(ATHENS, Greece) — As firefighters battle wildfires raging across swathes of Greece that have killed at least 20 people, authorities warned that “arsonist scum” are trying to ignite new blazes.
There were nine arson attempts within a period of four hours on Thursday morning in the Avlona area in the northern foothills of Mount Parnitha, some 30 miles north of Athens, according to Greek Minister of Climate Crisis and Civil Protection Vassilis Kikilias.
“Arsonist scum are setting fires that threaten forests, property and, most of all, human lives,” Kikilias said in a televised statement on Thursday. “You are committing a crime against the country. You will not get away with it. We will find you and you will be held accountable.”
Authorities have made 140 wildfire-related arrests so far, including 117 for negligence and 23 for deliberate arson.
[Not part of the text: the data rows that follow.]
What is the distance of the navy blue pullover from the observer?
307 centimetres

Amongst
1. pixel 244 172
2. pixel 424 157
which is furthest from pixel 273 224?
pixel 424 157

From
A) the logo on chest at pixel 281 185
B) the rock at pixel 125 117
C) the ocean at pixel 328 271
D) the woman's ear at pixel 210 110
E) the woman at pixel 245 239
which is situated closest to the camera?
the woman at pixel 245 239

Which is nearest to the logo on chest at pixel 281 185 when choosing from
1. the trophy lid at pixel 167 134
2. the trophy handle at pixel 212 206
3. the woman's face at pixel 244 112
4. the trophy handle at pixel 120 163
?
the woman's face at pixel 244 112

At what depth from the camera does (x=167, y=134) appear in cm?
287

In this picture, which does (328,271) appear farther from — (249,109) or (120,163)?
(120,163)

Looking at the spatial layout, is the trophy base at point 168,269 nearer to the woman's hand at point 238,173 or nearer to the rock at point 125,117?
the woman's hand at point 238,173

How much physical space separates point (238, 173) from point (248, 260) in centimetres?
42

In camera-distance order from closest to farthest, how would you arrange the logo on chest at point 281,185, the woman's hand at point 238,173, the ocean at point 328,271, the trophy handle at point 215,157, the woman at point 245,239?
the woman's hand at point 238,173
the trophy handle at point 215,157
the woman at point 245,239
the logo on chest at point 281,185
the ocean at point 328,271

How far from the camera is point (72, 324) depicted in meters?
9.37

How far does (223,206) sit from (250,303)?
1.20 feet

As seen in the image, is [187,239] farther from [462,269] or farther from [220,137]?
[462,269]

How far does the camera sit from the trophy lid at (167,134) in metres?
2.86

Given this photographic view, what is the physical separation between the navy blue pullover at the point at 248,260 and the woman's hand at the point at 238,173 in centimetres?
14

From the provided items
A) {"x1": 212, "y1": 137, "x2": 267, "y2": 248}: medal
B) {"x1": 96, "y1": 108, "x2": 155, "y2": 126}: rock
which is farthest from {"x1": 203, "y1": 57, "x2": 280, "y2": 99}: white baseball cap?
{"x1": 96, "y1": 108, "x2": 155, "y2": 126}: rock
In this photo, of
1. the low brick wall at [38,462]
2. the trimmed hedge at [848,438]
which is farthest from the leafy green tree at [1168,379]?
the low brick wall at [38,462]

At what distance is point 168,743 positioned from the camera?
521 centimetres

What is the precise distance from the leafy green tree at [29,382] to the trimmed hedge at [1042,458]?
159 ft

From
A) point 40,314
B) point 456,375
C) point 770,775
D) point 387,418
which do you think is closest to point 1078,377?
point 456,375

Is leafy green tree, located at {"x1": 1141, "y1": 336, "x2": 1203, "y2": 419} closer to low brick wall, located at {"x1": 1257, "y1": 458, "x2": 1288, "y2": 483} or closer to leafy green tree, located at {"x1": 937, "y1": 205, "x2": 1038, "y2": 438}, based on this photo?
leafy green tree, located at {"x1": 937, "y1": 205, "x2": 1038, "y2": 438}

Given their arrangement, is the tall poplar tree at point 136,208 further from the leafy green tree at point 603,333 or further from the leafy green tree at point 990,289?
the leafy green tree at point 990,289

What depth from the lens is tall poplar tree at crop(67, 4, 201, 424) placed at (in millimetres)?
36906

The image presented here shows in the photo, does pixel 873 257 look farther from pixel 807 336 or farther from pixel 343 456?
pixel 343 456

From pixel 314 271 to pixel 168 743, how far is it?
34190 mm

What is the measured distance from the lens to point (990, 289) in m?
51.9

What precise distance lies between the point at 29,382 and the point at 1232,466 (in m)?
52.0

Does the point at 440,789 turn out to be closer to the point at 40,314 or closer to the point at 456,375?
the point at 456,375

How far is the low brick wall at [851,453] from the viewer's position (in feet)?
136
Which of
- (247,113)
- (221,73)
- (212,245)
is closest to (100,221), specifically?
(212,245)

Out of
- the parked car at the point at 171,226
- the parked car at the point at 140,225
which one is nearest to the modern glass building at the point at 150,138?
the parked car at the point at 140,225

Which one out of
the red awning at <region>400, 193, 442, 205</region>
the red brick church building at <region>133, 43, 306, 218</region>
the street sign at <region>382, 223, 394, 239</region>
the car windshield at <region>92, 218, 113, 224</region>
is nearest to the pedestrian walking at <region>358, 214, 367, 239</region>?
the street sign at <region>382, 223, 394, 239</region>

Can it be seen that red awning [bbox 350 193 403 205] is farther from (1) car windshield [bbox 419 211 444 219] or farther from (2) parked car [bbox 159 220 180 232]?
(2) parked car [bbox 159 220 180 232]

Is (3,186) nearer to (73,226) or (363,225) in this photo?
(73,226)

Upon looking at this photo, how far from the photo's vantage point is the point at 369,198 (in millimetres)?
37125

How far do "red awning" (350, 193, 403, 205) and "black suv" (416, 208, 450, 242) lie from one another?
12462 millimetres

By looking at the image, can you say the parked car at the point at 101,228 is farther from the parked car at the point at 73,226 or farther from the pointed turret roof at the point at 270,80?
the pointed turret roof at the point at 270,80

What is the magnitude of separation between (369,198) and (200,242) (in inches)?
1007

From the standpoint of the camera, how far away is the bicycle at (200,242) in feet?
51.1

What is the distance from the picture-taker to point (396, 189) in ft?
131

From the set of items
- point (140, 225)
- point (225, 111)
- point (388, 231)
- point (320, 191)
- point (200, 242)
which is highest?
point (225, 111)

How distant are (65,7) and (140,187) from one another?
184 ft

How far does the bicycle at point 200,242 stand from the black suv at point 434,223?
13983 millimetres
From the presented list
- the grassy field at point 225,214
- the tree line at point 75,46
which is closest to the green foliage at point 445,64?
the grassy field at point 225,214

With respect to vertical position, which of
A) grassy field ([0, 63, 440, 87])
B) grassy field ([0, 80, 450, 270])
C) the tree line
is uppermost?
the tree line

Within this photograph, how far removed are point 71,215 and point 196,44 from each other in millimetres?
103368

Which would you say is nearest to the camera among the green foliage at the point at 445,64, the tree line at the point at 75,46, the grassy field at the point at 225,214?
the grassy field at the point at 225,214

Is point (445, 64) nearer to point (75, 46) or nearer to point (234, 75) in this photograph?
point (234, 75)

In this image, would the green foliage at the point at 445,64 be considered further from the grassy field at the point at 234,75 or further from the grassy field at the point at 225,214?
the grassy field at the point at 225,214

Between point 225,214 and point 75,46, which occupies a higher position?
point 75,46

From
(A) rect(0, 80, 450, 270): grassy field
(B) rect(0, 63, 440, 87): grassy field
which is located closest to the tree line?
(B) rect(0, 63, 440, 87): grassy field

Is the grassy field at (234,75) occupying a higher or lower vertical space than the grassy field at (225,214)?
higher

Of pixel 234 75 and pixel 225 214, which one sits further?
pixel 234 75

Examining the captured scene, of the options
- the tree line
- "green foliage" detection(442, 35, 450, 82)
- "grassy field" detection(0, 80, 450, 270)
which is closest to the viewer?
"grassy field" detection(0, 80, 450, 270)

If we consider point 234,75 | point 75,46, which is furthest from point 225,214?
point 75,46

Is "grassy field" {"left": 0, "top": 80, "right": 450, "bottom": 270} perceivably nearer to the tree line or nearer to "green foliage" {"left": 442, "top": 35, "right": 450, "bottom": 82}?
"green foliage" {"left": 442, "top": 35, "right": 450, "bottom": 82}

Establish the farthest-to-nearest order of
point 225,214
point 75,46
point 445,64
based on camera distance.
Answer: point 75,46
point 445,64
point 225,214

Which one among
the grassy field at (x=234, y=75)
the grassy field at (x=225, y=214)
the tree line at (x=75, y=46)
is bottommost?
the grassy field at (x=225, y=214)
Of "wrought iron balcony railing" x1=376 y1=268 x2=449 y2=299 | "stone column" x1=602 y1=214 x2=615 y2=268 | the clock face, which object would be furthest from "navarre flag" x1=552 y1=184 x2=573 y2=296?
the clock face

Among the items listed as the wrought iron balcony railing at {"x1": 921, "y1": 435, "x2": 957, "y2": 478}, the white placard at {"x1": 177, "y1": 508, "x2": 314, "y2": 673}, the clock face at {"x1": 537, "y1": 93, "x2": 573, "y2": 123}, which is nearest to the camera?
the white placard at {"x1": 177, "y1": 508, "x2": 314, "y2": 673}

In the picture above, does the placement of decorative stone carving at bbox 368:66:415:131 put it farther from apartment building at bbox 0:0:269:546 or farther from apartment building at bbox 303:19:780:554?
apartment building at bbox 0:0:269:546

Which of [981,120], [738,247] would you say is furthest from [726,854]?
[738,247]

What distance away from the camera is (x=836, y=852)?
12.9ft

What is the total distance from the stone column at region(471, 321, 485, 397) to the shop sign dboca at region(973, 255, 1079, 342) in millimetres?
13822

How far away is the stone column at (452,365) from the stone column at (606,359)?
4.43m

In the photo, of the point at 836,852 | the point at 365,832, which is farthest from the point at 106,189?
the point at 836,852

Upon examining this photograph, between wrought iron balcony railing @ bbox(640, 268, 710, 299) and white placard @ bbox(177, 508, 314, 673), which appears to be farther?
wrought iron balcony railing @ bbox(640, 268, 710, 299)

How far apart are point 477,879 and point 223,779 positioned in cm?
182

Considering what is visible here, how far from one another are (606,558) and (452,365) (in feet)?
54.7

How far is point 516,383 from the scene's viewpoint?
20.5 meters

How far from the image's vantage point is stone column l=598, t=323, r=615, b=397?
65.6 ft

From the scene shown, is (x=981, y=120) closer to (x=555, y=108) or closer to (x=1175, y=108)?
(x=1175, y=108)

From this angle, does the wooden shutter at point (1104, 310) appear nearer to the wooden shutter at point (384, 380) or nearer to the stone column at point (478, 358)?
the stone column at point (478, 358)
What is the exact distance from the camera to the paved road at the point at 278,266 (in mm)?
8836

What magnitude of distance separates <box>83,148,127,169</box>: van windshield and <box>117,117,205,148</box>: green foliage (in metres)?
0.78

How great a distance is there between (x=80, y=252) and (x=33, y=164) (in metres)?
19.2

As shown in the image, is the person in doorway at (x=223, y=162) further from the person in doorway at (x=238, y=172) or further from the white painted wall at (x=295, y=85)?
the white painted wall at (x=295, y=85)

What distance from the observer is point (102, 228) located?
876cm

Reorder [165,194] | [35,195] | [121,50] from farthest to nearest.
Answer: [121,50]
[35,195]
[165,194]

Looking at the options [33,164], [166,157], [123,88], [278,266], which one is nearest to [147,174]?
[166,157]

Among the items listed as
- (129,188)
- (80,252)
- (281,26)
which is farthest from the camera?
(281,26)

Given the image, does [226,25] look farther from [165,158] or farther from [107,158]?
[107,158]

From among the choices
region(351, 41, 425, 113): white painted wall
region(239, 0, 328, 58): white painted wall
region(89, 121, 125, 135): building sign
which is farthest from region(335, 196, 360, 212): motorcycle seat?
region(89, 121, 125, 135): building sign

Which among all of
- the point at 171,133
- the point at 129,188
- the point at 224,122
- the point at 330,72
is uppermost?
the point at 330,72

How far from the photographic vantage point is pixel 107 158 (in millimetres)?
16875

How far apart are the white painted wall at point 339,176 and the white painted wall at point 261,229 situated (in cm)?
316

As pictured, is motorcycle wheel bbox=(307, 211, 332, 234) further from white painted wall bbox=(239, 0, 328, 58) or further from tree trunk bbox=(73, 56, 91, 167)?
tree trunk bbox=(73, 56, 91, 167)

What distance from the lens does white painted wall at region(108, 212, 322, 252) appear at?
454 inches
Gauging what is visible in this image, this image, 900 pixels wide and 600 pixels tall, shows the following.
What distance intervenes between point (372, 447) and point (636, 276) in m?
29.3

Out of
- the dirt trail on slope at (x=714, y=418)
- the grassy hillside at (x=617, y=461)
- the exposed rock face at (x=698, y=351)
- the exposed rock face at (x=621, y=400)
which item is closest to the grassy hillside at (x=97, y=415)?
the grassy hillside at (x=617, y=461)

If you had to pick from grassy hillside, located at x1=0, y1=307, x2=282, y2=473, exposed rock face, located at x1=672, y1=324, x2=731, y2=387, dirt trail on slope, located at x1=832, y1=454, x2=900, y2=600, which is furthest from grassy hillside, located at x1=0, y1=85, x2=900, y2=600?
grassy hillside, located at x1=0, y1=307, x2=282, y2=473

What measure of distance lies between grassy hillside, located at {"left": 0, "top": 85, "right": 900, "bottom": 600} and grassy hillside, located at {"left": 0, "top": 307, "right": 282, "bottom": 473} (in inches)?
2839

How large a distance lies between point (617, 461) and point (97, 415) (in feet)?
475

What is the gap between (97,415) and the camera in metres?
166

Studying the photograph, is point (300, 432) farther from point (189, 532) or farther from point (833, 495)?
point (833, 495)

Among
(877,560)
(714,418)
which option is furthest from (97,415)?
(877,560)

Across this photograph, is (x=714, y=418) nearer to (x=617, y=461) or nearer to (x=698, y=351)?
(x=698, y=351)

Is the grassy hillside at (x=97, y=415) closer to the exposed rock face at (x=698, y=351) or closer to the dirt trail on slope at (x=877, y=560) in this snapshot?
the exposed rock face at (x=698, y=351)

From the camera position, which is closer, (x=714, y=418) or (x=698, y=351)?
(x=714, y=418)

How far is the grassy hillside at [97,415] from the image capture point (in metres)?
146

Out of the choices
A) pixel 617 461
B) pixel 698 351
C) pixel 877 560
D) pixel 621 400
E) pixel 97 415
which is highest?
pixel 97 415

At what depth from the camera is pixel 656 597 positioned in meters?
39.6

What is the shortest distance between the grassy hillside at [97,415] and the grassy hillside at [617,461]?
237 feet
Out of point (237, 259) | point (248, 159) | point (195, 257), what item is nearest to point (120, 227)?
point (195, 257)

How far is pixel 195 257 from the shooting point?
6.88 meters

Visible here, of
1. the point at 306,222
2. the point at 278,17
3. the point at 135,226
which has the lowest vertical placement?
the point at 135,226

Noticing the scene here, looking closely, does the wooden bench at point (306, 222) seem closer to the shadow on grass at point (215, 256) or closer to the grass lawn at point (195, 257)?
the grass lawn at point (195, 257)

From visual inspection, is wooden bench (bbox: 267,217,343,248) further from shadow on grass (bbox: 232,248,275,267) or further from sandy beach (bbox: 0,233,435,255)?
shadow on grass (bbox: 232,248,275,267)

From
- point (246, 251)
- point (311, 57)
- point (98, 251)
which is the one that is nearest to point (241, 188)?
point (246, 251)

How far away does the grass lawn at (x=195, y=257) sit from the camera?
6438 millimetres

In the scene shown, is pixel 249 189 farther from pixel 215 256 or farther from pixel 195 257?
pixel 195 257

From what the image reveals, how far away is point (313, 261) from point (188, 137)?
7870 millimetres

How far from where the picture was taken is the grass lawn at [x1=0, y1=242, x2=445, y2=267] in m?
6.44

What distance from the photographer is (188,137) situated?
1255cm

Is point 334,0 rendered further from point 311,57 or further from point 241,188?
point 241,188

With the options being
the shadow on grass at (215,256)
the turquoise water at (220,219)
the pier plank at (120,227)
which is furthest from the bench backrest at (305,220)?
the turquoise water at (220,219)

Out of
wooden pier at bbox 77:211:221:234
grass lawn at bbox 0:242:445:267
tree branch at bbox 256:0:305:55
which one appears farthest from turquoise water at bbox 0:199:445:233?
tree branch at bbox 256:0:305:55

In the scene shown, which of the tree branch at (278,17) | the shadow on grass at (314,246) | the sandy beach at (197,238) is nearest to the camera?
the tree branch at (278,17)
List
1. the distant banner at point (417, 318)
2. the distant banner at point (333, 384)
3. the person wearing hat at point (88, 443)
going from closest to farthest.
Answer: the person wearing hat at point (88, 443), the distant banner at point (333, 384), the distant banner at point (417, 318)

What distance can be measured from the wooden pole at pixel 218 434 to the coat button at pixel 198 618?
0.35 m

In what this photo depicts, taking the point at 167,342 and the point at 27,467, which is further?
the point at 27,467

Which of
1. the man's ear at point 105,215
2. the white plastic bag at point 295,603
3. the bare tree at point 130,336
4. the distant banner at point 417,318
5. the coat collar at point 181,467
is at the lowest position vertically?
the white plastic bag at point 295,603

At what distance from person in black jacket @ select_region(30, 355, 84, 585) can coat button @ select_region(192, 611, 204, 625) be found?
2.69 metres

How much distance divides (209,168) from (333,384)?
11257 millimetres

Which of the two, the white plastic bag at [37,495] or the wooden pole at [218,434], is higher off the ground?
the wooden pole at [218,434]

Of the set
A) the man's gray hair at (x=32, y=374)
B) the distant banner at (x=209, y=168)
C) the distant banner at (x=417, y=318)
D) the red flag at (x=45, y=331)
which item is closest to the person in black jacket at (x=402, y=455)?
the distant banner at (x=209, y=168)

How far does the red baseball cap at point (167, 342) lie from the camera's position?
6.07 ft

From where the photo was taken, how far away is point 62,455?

Almost all were for heat-inducing or agricultural outdoor work, according to the Hellenic Fire Service, the national agency for fire and rescue service.
On Tuesday, firefighters discovered the bodies of 18 people believed to be migrants in a recently burned area of a forest near the northeastern port city of Alexandroupolis, which is close to Greece’s border with Turkey, according to the Hellenic Fire Service.
While working to contain hundreds of wildfires nationwide over the past week, at least 60 firefighters have been injured or have developed serious breathing problems, according to the Hellenic Fire Service.
The blaze in the Alexandroupolis region has burned more than 730 square kilometers (282 square miles) in six days, making it the largest on record in the European Union, according to European Commissioner for Crisis Management Janez Lenarcic. Eight countries within the European Union have deployed a total of 246 firefighters, 40 vehicles and eight aircraft to assist Greece, according to the European Commission. The Hellenic Fire Service said Bulgarian, Albanian, Romanian and Czech firefighters with vehicles were helping in the Alexandroupolis fire.
Greece suffers destructive wildfires every summer. The deadliest killed 104 people in 2018 in a seaside resort near Athens that residents had not been warned to evacuate. Authorities have since erred on the side of caution, ordering evacuations whenever inhabited areas are under threat.
Greece’s climate crisis and civil protection minister described the situation as unprecedented. Many areas of Greece have been placed at Level 5, the highest for fire risk, seven times so far this year, which Kikilias said was twice as many in 2021, four times more than in 2019 and seven times that of 2012.
“This summer is the worst since meteorological data began to be collected and and the fire risk map was first issued in the country,” he told reporters at a press conference on Wednesday.